____ EXTRAIT DU DOCUMENT

L’Europe se retournerait-elle de nouveau vers les socialistes et sociaux-démocrates après les avoir délaissés ces dernières années un peu partout (France, Allemagne, Italie, etc.) ? Va-t-elle également connaître un nouveau leader européen potentiel qui pourrait concurrencer Emmanuel Macron ?

Les élections législatives qui se sont déroulées en Espagne ce dimanche 28 avril 2019 ont été remportées par Pedro Sanchez (47 ans), l’actuel Président du gouvernement espagnol (Premier Ministre) et secrétaire général du Parti socialiste (PSOE). Si son parti n’a pas la majorité absolue (merci la proportionnelle !), il est cependant très largement en tête tandis que le principal opposant, le Parti populaire (PP), centre droit, de l’ancien Premier Ministre Mariano Rajoy, s’est effondré.

Ces résultats sont d’autant plus significatifs que la participation a été élevée, avec 75,8% des électeurs inscrits, soit un bond de 9,3% par rapport aux précédentes élections législatives du 26 juin 2016.

________
____ MATÉRIEL PRÉSENTÉ

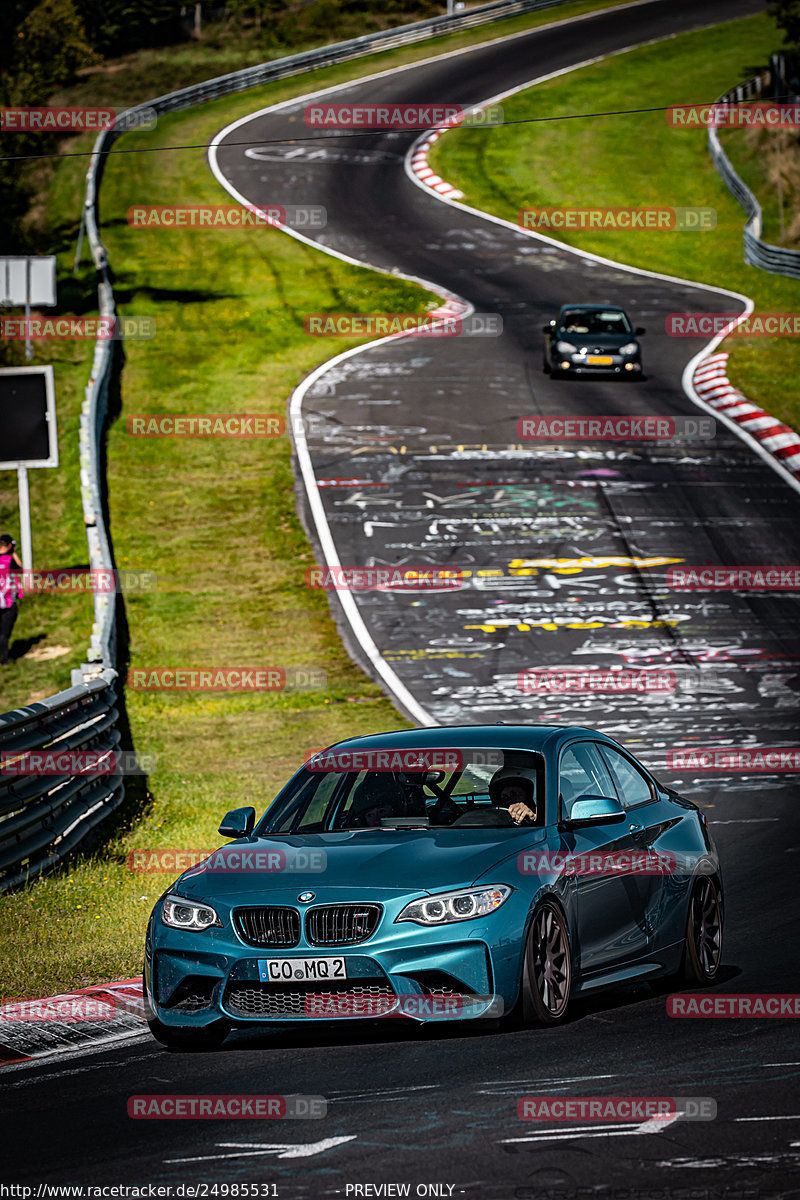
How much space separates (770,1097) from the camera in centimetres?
647

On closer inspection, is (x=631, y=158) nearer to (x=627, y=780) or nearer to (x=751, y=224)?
(x=751, y=224)

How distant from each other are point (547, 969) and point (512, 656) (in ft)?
46.3

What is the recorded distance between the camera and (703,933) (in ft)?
29.8

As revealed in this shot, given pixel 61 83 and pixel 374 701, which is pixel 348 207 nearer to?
pixel 61 83

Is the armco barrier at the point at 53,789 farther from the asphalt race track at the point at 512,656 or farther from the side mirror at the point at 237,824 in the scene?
the asphalt race track at the point at 512,656

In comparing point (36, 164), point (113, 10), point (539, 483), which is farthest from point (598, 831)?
point (113, 10)

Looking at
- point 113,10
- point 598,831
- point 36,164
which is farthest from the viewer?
point 113,10

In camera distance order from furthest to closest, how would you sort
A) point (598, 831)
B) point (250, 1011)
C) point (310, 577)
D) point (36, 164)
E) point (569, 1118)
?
point (36, 164), point (310, 577), point (598, 831), point (250, 1011), point (569, 1118)

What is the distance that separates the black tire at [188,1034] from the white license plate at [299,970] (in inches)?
13.0

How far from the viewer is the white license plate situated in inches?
287

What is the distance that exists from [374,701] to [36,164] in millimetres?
47892

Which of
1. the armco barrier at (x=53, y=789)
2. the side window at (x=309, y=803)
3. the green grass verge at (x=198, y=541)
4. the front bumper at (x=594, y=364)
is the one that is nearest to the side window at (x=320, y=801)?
the side window at (x=309, y=803)

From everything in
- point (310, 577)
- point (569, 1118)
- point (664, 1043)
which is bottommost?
point (310, 577)

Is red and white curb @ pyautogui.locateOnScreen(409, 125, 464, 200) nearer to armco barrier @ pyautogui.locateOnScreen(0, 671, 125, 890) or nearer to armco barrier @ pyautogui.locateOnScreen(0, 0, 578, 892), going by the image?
armco barrier @ pyautogui.locateOnScreen(0, 0, 578, 892)
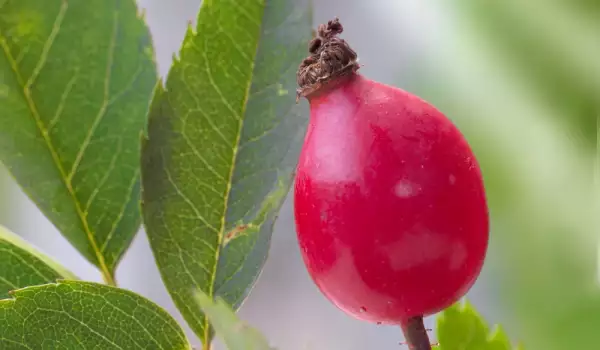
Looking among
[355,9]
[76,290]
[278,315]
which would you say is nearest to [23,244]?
[76,290]

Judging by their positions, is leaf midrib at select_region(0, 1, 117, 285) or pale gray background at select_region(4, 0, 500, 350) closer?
leaf midrib at select_region(0, 1, 117, 285)

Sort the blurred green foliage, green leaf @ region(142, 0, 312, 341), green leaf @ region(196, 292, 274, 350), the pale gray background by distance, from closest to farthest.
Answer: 1. green leaf @ region(196, 292, 274, 350)
2. green leaf @ region(142, 0, 312, 341)
3. the blurred green foliage
4. the pale gray background

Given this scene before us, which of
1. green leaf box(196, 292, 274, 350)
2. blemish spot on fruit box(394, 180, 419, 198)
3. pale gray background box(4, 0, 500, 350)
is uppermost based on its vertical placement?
pale gray background box(4, 0, 500, 350)

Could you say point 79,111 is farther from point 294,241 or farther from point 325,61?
point 294,241

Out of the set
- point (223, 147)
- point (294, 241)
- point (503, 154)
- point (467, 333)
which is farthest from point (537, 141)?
point (223, 147)

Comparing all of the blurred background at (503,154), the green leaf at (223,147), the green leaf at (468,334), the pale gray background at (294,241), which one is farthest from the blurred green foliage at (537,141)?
the green leaf at (223,147)

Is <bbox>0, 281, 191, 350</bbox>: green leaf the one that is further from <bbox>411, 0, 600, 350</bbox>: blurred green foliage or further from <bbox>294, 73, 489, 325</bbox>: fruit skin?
<bbox>411, 0, 600, 350</bbox>: blurred green foliage

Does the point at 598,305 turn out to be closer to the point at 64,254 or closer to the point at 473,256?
the point at 473,256

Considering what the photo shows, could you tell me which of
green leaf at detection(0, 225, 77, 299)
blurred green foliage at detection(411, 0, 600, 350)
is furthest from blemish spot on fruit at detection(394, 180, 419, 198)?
blurred green foliage at detection(411, 0, 600, 350)
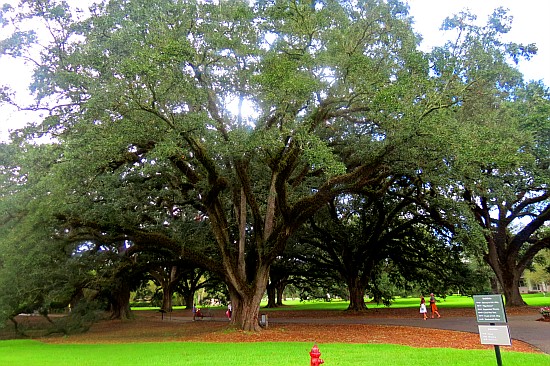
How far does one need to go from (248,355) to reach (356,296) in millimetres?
18632

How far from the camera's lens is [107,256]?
2178cm

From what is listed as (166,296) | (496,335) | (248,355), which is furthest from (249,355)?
(166,296)

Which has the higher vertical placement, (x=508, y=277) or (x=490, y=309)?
(x=508, y=277)

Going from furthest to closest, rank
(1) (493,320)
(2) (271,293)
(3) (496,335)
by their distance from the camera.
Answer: (2) (271,293)
(1) (493,320)
(3) (496,335)

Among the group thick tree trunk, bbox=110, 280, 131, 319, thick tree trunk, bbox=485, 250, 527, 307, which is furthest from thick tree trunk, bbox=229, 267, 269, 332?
thick tree trunk, bbox=110, 280, 131, 319

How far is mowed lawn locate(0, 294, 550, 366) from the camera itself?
29.6 feet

________

# EXERCICE COURT A
Relevez toutes les personnes nommées dans l'article sur les élections espagnoles.
# EXERCICE COURT B
Poursuivez l'article sur les élections espagnoles après sa dernière phrase.
Ce matériel provient d'une autre source que l'article sur les élections espagnoles.

# RÉPONSE A
Emmanuel Macron, Pedro Sanchez, Mariano Rajoy

# RÉPONSE B
Le PSOE a obtenu 28,7% des voix, soit 6,1% de plus qu’en 2016, et 123 sièges sur 350 au total, soit 39 sièges de plus. Au contraire, le PP, mené par Pablo Casado (38 ans), s’est effondré, il a perdu la moitié de son audience, en passant de 33,0% à 16,7% des voix ! et en n’obtenant que 66 sièges, soit une perte de 71 sièges.

Le nouveau parti de centre droit (le parti de Manuel Valls à Barcelone), Ciudadanos, mené par Albert Rivera (39 ans), a nettement amélioré sa performance d’il y a trois ans avec 15,6% des voix (soit au même niveau que le PP !), une hausse de 2,8%, et 57 sièges, soit un gain de 25 sièges, tandis que le nouveau parti d’ultra-gauche, Podemos, mené par Pablo Iglesias (40 ans), a chuté d’un tiers de ses voix, passant de 21,2% à 14,3% des voix, et 42 sièges, une perte de 17 sièges par rapport à 2016.

Enfin, le nouveau parti d’extrême droite Vox, issu du franquisme, mené par Santiago Abascal (43 ans), fait son entrée aux Cortes Generales (les deux chambres du Parlement espagnol) avec 10,3% des voix et la conquête de 24 sièges. Il y a encore six mois, Vox n’existait quasiment pas dans le paysage politique espagnol. Il n’avait obtenu que 0,2% des voix le 26 juin 2016, mais il a fait irruption dans le débat public lors des élections régionales en Andalousie le 2 décembre 2018, où il avait obtenu 11,0% des voix et 12 sièges sur 109 au Parlement d’Andalousie (le 22 mars 2015, aux précédentes élections régionales en Andalousie, il n’avait eu que 0,4% des voix).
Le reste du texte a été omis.